Text provided:
6 thoughts on “eBay Powerseller Gets a Chance to Inform Management”

  1. His mistake is he thinks that eBay cares. They don’t.

    I’ve been on BBC eBay since 98 with over 1 million in sales – and they don’t listen to me ….

    Good luck to him !

  2. The biggest loss for eBay management on the platform is its determined effort to move away from consumer to consumer transactions. The best buyers were other sellers. That why feedback went both ways, their thought to stop negatives for buyers because other sites didn’t rate their buyers is foolish, eBay wasn’t rating buyers, other consumers were. When people sold on eBay, they had money to spend on eBay. It was a kind of closed market, except new people were joining all the time. But their push to invite big box stores lost their way. Sure Toys R Us sold a lot, but they never bought anything. Why not be the best consumer to consumer site, instead of the 5th or 6th best business to consumer site?

  3. Ebay management has had PowerSellers and regular sellers informing them of issues long before Donohoe took control as CEO. They didn;t listen much back then and under Donohoe they finally did start listening to Sellers. The problem was they always did the opposite of what the Sellers told them was needed and it has been that way ever since. What makes anybody think that this person is going to have any more influence with Ebay than those that were invited for roundtable conferences way back when?

    I wish this person nothing but the best, but have no faith in Ebay management doing anything that is going to be good for the Sellers unless it allows them to dig even deeper into their pocketbooks. I hope he does not drink to much of the kool aid during his internship.

  4. “what would you tell Straus to pass along to eBay management?”

Information shown:
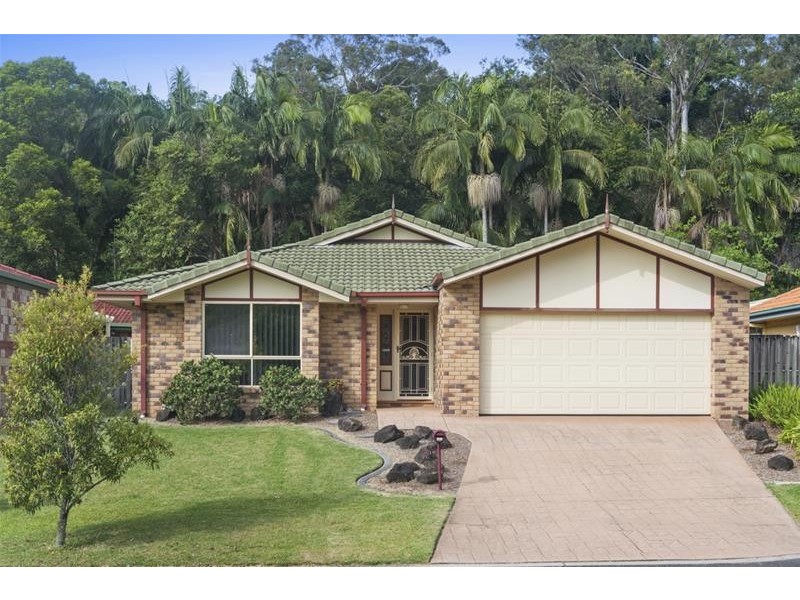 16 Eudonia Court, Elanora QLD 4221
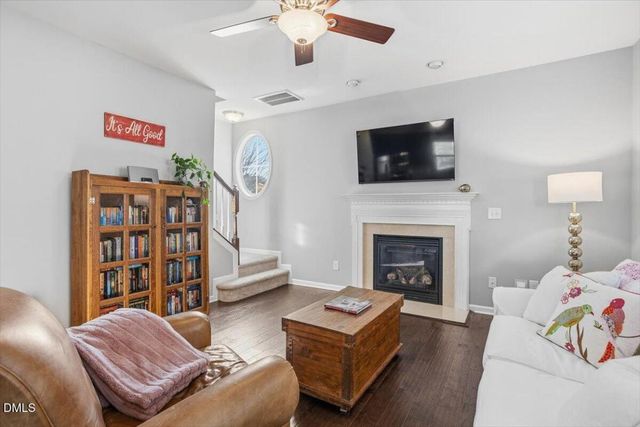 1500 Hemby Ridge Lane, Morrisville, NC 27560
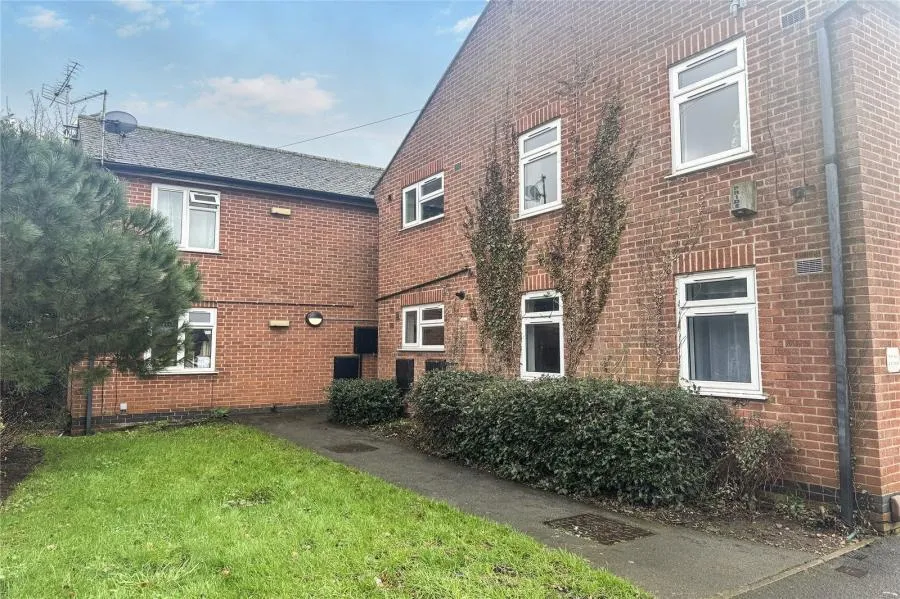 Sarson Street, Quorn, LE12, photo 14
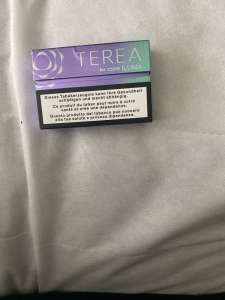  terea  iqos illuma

Task brief: Revise the stretch of the eBay comment thread from "1. His mistake" through "listen to me ….", putting "revenue" in place of "sales". The listing isn't needed here.

Written solution:
1. His mistake is he thinks that eBay cares. They don’t.

    I’ve been on BBC eBay since 98 with over 1 million in revenue – and they don’t listen to me ….